Subsidiär schutzberechtigte Personen können Sozialhilfe maximal auf Höhe der Leistungen der Grundversorgung erhalten.

Bei der Gewährung der Sozialhilfe ist nach Maßgabe des Einzelfalles darauf Bedacht zu nehmen, dass bei möglichst geringer Einflussnahme auf die Lebensverhältnisse des Hilfsbedürftigen und seiner Familie sowie bei möglichst zweckmäßigem, wirtschaftlichem und sparsamen Aufwand der Hilfsbedürftige zur Selbsthilfe befähigt wird und eine gründliche und dauernde Beseitigung der Hilfsbedürftigkeit zu erwarten ist.

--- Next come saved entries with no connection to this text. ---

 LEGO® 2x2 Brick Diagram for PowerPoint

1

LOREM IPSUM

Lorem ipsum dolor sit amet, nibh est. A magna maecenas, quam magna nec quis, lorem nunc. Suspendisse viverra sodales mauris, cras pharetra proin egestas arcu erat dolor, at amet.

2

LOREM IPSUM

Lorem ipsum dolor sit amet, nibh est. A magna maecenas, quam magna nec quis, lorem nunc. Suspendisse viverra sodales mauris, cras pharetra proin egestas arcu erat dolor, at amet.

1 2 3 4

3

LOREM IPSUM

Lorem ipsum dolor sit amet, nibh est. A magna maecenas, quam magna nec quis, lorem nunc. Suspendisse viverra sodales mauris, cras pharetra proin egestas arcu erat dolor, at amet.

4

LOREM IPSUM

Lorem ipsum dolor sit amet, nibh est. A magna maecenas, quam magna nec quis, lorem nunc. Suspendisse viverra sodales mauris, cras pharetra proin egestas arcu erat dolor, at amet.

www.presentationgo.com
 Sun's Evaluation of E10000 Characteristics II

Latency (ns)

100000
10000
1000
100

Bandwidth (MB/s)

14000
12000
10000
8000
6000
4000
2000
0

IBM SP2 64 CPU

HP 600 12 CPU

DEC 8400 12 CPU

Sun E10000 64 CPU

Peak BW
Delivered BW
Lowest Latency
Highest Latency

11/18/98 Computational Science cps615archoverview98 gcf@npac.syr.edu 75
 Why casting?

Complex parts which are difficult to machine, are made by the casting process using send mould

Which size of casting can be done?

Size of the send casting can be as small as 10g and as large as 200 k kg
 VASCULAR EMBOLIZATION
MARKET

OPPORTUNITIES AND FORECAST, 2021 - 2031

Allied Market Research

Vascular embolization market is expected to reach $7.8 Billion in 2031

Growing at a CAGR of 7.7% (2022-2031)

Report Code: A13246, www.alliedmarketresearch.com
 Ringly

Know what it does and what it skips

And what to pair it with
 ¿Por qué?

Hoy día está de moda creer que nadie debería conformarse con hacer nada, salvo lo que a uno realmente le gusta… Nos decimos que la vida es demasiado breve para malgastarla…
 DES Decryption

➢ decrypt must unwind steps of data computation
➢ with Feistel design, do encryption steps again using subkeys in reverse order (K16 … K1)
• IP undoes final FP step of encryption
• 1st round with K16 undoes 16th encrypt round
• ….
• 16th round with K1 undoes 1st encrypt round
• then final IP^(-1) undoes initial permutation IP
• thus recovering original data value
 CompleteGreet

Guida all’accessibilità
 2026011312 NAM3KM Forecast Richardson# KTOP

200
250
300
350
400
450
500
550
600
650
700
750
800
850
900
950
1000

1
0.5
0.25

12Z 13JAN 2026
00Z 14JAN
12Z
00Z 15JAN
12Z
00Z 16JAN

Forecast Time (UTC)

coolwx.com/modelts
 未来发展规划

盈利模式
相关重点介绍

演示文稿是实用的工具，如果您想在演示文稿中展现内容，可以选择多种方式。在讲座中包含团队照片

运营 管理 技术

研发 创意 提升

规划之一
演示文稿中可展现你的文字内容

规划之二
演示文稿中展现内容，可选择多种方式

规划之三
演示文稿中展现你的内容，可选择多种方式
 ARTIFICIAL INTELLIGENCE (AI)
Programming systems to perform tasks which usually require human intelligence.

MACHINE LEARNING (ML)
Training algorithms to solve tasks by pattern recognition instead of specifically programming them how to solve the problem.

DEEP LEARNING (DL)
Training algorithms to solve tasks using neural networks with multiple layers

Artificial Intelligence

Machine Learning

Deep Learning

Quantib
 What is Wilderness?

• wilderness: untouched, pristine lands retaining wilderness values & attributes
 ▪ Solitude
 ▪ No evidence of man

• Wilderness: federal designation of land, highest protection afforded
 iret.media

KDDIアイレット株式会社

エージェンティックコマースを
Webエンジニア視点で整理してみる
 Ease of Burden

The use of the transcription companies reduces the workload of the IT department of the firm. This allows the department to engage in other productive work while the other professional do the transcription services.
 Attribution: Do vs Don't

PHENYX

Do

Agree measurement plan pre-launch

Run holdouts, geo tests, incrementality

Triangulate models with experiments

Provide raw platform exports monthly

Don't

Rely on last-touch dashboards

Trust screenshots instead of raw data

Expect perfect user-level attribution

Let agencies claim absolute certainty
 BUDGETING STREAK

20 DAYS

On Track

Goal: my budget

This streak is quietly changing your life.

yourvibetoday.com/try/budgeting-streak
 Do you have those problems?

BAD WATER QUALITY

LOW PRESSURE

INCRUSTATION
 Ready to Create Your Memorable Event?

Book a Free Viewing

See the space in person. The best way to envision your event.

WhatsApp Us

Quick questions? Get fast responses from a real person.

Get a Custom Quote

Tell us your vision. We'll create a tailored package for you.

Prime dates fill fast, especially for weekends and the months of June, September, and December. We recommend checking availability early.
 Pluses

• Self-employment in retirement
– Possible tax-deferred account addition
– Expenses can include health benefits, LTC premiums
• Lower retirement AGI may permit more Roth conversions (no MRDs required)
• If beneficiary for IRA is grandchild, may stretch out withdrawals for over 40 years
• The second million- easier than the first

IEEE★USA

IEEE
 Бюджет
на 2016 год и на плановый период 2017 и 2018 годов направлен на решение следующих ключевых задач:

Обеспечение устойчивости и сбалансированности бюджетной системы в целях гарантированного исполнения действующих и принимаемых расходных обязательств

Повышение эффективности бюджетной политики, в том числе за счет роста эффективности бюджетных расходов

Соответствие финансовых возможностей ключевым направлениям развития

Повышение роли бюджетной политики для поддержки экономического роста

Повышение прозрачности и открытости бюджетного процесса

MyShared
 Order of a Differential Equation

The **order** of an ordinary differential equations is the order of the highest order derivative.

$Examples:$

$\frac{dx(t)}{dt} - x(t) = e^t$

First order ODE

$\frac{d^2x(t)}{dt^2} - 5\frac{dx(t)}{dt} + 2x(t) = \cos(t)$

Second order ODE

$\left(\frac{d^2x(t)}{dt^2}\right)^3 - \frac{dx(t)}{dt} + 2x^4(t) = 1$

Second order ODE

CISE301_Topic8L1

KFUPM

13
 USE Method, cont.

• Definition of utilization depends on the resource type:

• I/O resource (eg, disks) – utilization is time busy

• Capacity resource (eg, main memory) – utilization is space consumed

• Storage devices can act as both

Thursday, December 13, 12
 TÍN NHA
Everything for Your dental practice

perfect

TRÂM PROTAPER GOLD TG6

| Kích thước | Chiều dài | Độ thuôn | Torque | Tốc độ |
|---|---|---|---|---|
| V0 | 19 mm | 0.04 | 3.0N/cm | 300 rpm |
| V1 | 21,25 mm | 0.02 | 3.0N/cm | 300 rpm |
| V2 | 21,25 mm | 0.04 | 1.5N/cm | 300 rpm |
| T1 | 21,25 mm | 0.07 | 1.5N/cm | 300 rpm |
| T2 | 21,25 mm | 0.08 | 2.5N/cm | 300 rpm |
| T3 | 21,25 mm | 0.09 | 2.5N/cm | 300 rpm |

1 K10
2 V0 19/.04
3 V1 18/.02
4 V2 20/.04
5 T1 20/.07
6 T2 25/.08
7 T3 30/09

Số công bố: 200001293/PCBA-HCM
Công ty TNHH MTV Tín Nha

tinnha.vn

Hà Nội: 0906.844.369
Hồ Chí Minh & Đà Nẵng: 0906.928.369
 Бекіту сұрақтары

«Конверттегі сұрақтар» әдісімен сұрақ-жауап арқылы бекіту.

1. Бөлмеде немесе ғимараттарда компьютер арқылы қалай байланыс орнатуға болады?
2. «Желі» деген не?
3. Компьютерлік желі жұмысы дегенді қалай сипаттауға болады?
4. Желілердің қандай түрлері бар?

Sozialhilfe wird erst dann gewährt, wenn nach Einsatz der eigenen Kräfte, insbesondere der eigenen Arbeitskraft, und eigenen Mittel (Einkünfte, Vermögen) sowie Ausschöpfung vorrangiger Ansprüche der Lebensunterhalt und Wohnbedarf nicht gedeckt werden kann (Subsidiaritätsprinzip). Träger der Sozialhilfe ist das Land Vorarlberg. Die finanziellen Mittel werden vom Land zu 60 Prozent und den Gemeinden zu 40 Prozent aufgebracht.